Things to do ▸
1. Do the following statements agree with the newsletter below? Answer yes or no for each and quote the deciding words of the newsletter.
(a) Membership of the new Facebook Group had passed 200 by the end of the year.
(b) The first Networks Gathering drew more than 100 members.
(c) Bold Beginnings was published by the Lego Foundation.
2. According to the newsletter below, why do the Froebel Trust short courses have practitioners take ideas and practical tasks away after day one and revisit them on day two? Answer in one to three sentences.

Newsletter Spring 2018

Issue 11 Spring 2018


Welcome to the Froebel Network Newsletter 2018

Last year was a busy year for the Network – the new Facebook Group was launched and by the end of the year membership had passed the 200 mark. The new website has had lots of ‘hits’ and we have been keeping the events and news items up to date, although the Facebook Group is probably the more interactive way of keeping up to date. The year also saw the first ‘Networks Gathering’, held in Richmond, an opportunity for all those involved in the various Froebelian Networks to get together. It was a great success with over 50 members attending. The second Gathering is planned for April – see details below.

On the wider Froebelian front – 2017 saw the launch of the Froebel Trust short courses, managed for the Trust by Early Education (BAECE). These courses are run by a team of accredited Froebel Trainers who undertook the pilot with Yellow Dot group of nurseries.

There was disappointment at the end of the year throughout the early years sector with the publication of Bold Beginnings by Ofsted in November and the controversy that followed. This continues to rage both on social media and in the national press. See Opinion below. In contrast, November also saw the publication of several White Papers by the Lego Foundation, reviewing current research into play and providing a positive reaffirmation of the intrinsic value of core Froebelian principles in early years today.


NEW short courses from the Froebel Trust

The new Froebel Travelling Tutor short courses are now available. The programme of courses are designed to be flexible and can be organised in different ways, for example at the request of a nursery group or chain, who may want to introduce their practitioners to a Froebelian approach, local authorities who may want to offer CPD training for practitioners and childminders in their authority, or individual nurseries or childminder groups who may want to run the courses and sell-on spaces to other local nurseries, practitioners, parents or grandparents.

Early Education (British Association of Early Childhood Education) has been commissioned to manage the delivery of the courses on behalf of the Froebel Trust which were designed in response to requests from practitioners in early childhood education for short, practically focused local courses supporting them in understanding, studying and implementing a Froebelian approach to their work in group settings (schools, daycare, playgroups, children centres etc) and home settings (childminders, parents, grandparents etc).

The courses were piloted with Yellow Dot Nurseries. During the pilot it was found that practitioners valued taking away ideas and practical tasks from day one and trying them out, and returning to revisit them on day two, which helped to review the practice reflectively. This has therefore been built into courses.

Supplied data ▸
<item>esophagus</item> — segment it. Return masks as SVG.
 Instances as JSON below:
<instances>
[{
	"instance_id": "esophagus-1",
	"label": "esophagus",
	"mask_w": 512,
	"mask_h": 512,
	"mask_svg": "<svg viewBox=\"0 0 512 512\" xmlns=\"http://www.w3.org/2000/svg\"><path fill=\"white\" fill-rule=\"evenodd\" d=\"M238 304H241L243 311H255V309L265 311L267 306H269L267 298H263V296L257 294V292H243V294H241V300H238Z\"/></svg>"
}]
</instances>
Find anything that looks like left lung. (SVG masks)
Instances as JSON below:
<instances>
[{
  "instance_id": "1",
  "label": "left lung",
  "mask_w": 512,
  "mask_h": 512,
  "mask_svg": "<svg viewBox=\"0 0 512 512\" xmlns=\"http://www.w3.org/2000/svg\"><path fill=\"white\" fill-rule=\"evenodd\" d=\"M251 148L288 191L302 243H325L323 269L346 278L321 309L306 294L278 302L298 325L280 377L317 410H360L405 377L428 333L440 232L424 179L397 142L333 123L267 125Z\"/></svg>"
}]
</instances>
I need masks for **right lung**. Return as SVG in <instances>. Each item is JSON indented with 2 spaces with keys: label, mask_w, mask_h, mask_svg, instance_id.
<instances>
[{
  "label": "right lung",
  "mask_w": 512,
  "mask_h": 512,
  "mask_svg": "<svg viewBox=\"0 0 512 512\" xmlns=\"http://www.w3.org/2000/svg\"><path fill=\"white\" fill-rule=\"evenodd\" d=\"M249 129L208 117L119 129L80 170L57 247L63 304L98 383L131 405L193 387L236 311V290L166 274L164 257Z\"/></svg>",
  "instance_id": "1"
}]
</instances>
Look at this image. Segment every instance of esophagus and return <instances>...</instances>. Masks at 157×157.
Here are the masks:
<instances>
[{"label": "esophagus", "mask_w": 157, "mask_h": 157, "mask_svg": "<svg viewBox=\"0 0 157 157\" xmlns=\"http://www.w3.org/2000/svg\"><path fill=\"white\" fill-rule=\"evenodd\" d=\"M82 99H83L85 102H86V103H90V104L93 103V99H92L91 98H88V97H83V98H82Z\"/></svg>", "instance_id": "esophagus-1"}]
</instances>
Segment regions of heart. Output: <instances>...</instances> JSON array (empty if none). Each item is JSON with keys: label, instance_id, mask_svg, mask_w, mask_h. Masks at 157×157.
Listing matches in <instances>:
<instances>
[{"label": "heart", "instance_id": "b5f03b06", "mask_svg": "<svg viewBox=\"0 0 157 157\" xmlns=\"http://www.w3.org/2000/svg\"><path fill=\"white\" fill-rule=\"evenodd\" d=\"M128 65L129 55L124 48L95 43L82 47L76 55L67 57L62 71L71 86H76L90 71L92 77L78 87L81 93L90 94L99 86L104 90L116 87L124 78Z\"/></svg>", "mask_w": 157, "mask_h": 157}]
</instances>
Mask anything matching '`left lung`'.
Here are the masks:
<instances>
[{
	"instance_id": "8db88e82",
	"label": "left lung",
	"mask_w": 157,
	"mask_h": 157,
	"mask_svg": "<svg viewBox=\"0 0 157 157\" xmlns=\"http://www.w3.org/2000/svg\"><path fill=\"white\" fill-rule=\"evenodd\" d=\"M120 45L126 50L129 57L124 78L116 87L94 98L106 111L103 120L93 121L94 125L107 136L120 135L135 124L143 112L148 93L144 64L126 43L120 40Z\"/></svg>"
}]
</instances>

The solutions ▸
1.
(a) Yes: "by the end of the year membership had passed the 200 mark"
(b) No: "It was a great success with over 50 members attending."
(c) No: "the publication of Bold Beginnings by Ofsted in November"

2. The pilot with Yellow Dot Nurseries found that practitioners valued taking away ideas and practical tasks from day one, trying them out, and revisiting them on day two. This helped them review their practice reflectively, so the approach was built into the courses.